[begin Input material]
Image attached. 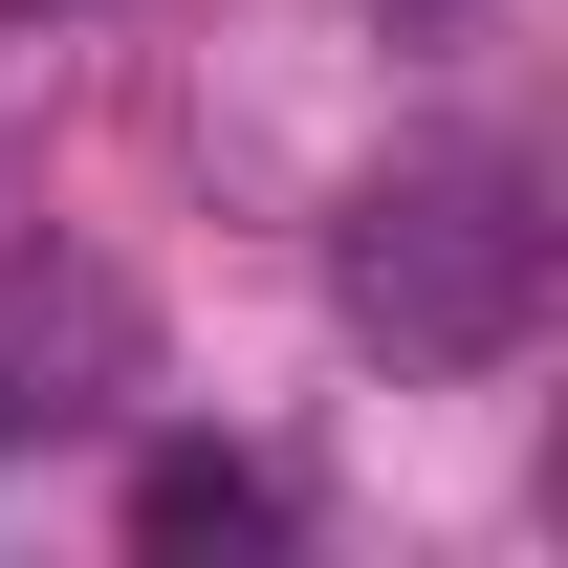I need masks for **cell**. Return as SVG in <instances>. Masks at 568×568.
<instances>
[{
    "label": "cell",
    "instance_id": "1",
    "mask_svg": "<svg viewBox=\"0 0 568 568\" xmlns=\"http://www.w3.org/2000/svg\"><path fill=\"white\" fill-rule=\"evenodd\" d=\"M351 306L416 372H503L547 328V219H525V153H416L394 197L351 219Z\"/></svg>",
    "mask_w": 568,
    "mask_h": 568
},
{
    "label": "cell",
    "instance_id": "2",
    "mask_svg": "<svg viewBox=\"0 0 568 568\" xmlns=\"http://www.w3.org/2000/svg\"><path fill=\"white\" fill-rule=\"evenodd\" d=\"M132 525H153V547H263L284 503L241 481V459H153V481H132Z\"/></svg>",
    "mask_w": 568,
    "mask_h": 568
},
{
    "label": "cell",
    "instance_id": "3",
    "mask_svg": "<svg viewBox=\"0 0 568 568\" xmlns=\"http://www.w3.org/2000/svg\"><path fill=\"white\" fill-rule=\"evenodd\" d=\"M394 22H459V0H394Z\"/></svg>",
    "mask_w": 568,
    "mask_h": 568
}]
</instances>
[end Input material]
[begin Input material]
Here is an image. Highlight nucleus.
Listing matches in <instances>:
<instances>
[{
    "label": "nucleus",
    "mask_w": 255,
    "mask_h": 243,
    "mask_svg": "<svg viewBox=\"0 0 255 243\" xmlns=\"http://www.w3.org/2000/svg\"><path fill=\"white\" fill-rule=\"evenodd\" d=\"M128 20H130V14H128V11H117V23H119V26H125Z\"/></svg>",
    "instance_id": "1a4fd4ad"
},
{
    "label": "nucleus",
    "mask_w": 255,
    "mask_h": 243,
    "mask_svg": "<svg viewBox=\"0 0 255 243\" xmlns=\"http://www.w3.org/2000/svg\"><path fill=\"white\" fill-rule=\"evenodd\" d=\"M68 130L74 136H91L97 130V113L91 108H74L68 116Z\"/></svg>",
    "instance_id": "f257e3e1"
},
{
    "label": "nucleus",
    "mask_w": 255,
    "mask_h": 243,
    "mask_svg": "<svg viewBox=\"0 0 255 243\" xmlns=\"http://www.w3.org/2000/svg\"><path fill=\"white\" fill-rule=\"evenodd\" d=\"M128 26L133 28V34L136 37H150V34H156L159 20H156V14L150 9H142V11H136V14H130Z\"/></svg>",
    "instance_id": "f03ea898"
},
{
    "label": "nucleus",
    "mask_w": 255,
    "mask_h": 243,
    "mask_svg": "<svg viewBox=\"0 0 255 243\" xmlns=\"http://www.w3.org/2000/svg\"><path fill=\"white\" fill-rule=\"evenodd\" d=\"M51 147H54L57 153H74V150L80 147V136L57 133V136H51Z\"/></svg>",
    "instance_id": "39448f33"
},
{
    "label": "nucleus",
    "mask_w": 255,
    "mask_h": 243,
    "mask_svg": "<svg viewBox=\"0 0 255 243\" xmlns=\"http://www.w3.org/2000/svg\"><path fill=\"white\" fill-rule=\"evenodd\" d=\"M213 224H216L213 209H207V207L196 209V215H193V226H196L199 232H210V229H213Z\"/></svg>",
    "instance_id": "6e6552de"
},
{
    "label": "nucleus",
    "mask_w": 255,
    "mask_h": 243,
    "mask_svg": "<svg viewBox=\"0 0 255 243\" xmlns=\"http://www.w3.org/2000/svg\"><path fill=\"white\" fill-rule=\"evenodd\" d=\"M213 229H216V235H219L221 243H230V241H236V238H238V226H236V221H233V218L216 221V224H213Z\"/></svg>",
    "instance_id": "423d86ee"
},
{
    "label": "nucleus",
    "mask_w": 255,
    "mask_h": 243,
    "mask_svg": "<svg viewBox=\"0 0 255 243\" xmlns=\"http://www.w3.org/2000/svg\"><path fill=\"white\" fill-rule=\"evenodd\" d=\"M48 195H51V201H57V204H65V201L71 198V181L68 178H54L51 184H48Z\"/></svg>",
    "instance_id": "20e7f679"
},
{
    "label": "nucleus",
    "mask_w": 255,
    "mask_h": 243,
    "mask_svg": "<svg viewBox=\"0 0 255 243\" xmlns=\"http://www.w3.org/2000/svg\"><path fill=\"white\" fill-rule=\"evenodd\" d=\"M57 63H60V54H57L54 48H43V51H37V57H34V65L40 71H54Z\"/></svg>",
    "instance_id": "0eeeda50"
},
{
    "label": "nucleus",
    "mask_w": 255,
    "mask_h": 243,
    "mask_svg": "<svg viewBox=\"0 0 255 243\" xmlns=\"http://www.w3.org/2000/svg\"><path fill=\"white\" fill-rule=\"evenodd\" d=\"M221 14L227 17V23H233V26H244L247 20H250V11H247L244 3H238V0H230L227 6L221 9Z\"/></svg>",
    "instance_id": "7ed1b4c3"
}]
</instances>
[end Input material]
Task goal:
Please render the stretch from the line containing "Here is an image. Highlight nucleus." through the line containing "130L74 136H91L97 130V113L91", both lines included, as a numbered list, leaving out any blank lines.

Exercise response:
1. Here is an image. Highlight nucleus.
2. Listing matches in <instances>:
3. <instances>
4. [{
5.     "label": "nucleus",
6.     "mask_w": 255,
7.     "mask_h": 243,
8.     "mask_svg": "<svg viewBox=\"0 0 255 243\" xmlns=\"http://www.w3.org/2000/svg\"><path fill=\"white\" fill-rule=\"evenodd\" d=\"M128 20H130V14H128V11H117V23H119V26H125Z\"/></svg>",
9.     "instance_id": "1a4fd4ad"
10. },
11. {
12.     "label": "nucleus",
13.     "mask_w": 255,
14.     "mask_h": 243,
15.     "mask_svg": "<svg viewBox=\"0 0 255 243\" xmlns=\"http://www.w3.org/2000/svg\"><path fill=\"white\" fill-rule=\"evenodd\" d=\"M68 130L74 136H91L97 130V113L91 108H74L68 116Z\"/></svg>",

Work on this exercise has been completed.